Je souhaite également dire un mot des investissements d’avenir, qui font désormais partie du Grand Plan d’investissement d’un montant de 57 milliards d’euros sur le quinquennat et dont je rappelle les quatre points cardinaux : accélération de la transition écologique, développement d’une société de compétences, ancrage de la compétitivité sur l’innovation et construction de l’État de l’âge numérique.

Je rappelle que ce troisième plan d’investissements d’avenir, ou PIA 3, s’inscrit dans des actions au-delà du cadre budgétaire que nous connaissons : les autorisations d’engagement ont été ouvertes en 2017 et atteignent 10 milliards d’euros, mais ce qu’il faut regarder, vous le savez bien, ce sont les crédits de paiement autorisés annuellement. Pour l’exercice 2019, ceux-ci s’élèvent à 1, 05 milliard d’euros. Il s’agit donc d’un effort substantiel.

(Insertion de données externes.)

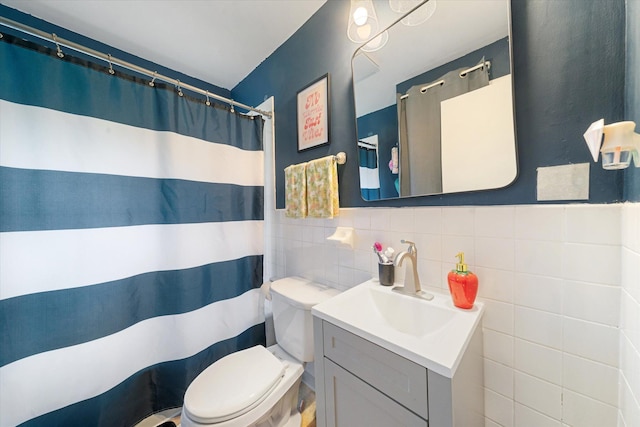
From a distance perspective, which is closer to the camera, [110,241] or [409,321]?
[409,321]

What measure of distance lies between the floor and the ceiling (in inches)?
91.2

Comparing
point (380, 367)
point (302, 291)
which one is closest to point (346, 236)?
point (302, 291)

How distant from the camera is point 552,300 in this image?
640 millimetres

Plus de 200 millions d’euros sont consacrés au soutien à la constitution de grandes universités de recherche de rang mondial et 430 millions d’euros à la valorisation de la recherche et au transfert de technologie. À ce sujet, j’appelle votre attention sur le rapport de la Cour des comptes publié en mars 2018, qui nous invite à regarder les résultats de ce plan. La Cour recommande notamment de « resserrer le périmètre des outils du PIA » pour « améliorer les conditions de valorisation de la recherche publique. » Il est parfois difficile de tenir compte des rapports dans nos débats budgétaires, même si l’on en écrit et que l’on en lit beaucoup…

Enfin, 400 millions d’euros sont fléchés vers l’accompagnement de la modernisation de nos entreprises, pour, notamment, les aider à s’adapter au défi numérique. La discussion du projet de loi PACTE nous donnera l’occasion d’évoquer de nouveau ces sujets.

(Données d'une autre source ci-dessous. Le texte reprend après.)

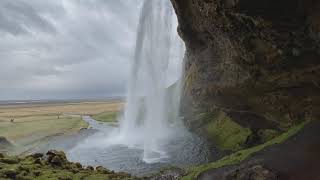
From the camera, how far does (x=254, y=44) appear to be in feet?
109

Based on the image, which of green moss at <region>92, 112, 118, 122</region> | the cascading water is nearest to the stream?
the cascading water

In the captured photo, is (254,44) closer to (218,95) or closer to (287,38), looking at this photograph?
(287,38)

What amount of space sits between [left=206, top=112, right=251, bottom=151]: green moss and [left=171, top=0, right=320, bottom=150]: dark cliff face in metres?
1.24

Je termine la présentation de ces « zakouskis budgétaires » avec un mot rapide sur la mission « Remboursements et dégrèvements », qui gonfle logiquement en 2019, car elle contient le dégrèvement versé par l’État au bloc communal au titre de l’exonération de taxe d’habitation, lequel passe de 7 milliards d’euros pour 2018 à 11, 5 milliards d’euros en 2019. Cela ne correspond pas à ma définition d’une fiscalité punitive ! C’est le résultat d’un engagement fort en faveur des Français des classes populaires !

Le projet de loi sur les finances locales, qui sera, selon toute vraisemblance, présenté au premier semestre, permettra de débattre du bouclage financier total de cette exonération. Il constituera un événement très important auquel nous serons attentifs, monsieur le secrétaire d’État. Vous pouvez compter sur la mobilisation vigilante et précise du Sénat sur ce sujet.

Au regard de tous ces enjeux – gestion de la dette, investissements d’avenir, baisse de la taxe d’habitation –, nous voterons les différents crédits de ces missions.